Monday, May 02, 2011

The first kana typewriter was produced in 1923 by the Underwood Typewriter Company at the urging of Yamashita Yoshitarō, a former diplomat and director of Sumitomo Bank who founded the current Kanamojikai (Kana Writing Society) in 1920. The method for assigning kana to typewriter keys was based on the same principle that had been employed in the design of the now standard English (or "QWERTY") keyboard, on which frequently used letters were purposely put in distant locations. -- J. Marshall Unger: Literacy and Script Reform in Occupation Japan, Oxford University Press, New York (1996).
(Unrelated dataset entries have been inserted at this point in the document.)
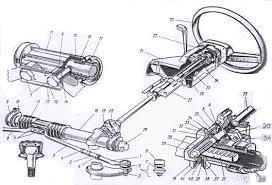 Дипломная работа Проект рулевого управления автомобилем  Дипломная работа Проект рулевого управления автомобилем ru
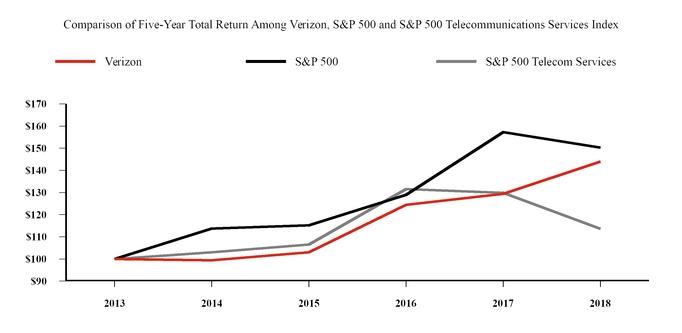 stockperformancegraph.jpg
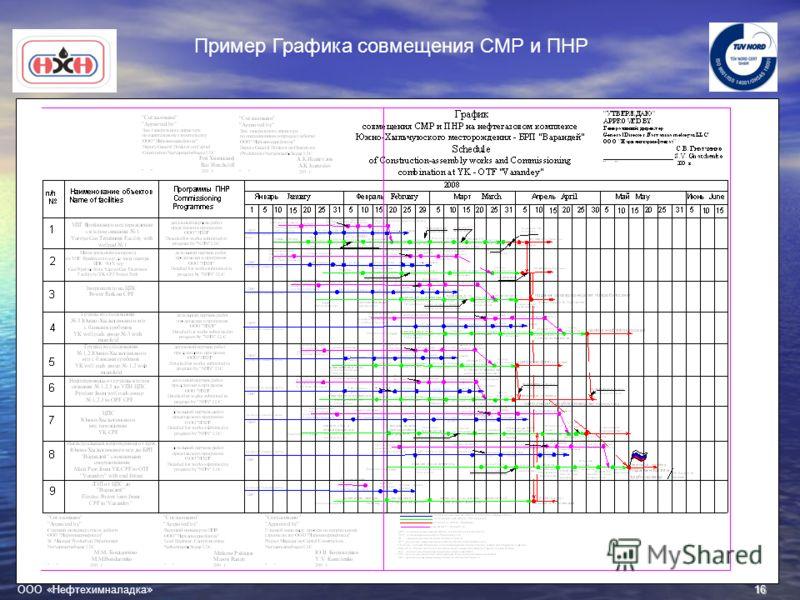 16 ООО « Нефтехимналадка » Пример Графика совмещения СМР и ПНР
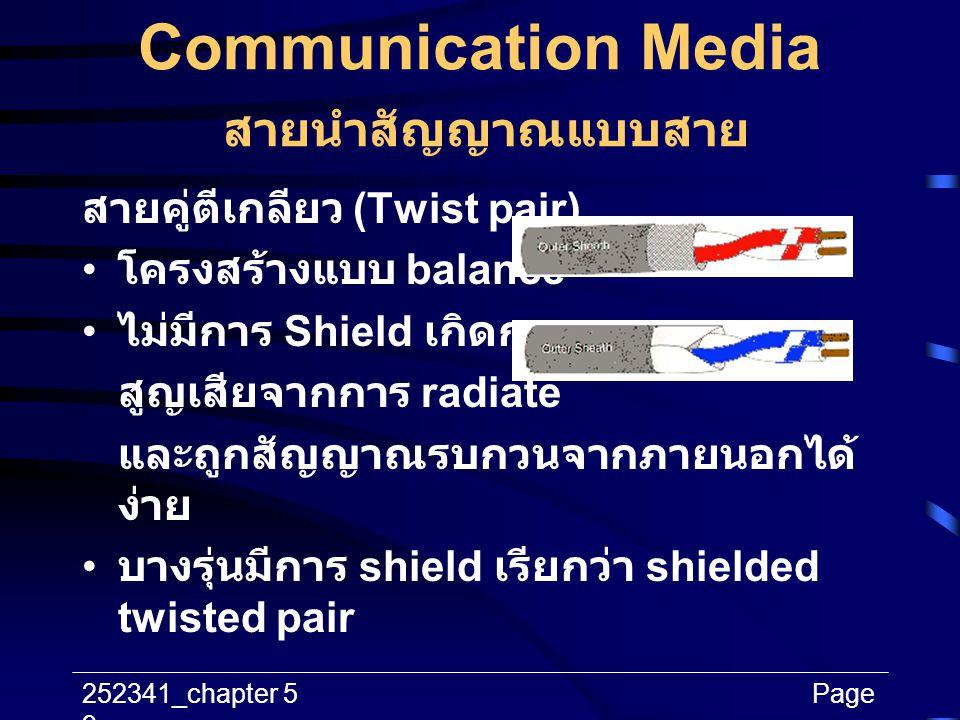 Communication Media สายนำสัญญาณแบบสาย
Totally false. In February, 1923, Mr. Burnham Coos Stickney of Underwood Typewriter did not arrange the kana keyboard in such way. He mainly followed 50-on order, placing アイウエオ on the upper rows, カキクケコ at the center, then サシスセソ at its left, タチツテト at next, and so forth (cf. U. S. Patent No.1549622). Furthermore, it was not the first kana typewriter. For example, in September, 1899, Mr. Teijiro Kurosawa of Elliott & Hatch Book Typewriter made his own kana typewriter (cf. Nihon-ji no Typewriter, Jiji Shimpo, No.5663 (September 3, 1899), p.6). Additionally, frequently-used letter sequences in English, such as "th", were not put in distant locations on the QWERTY keyboard, as I mentioned before.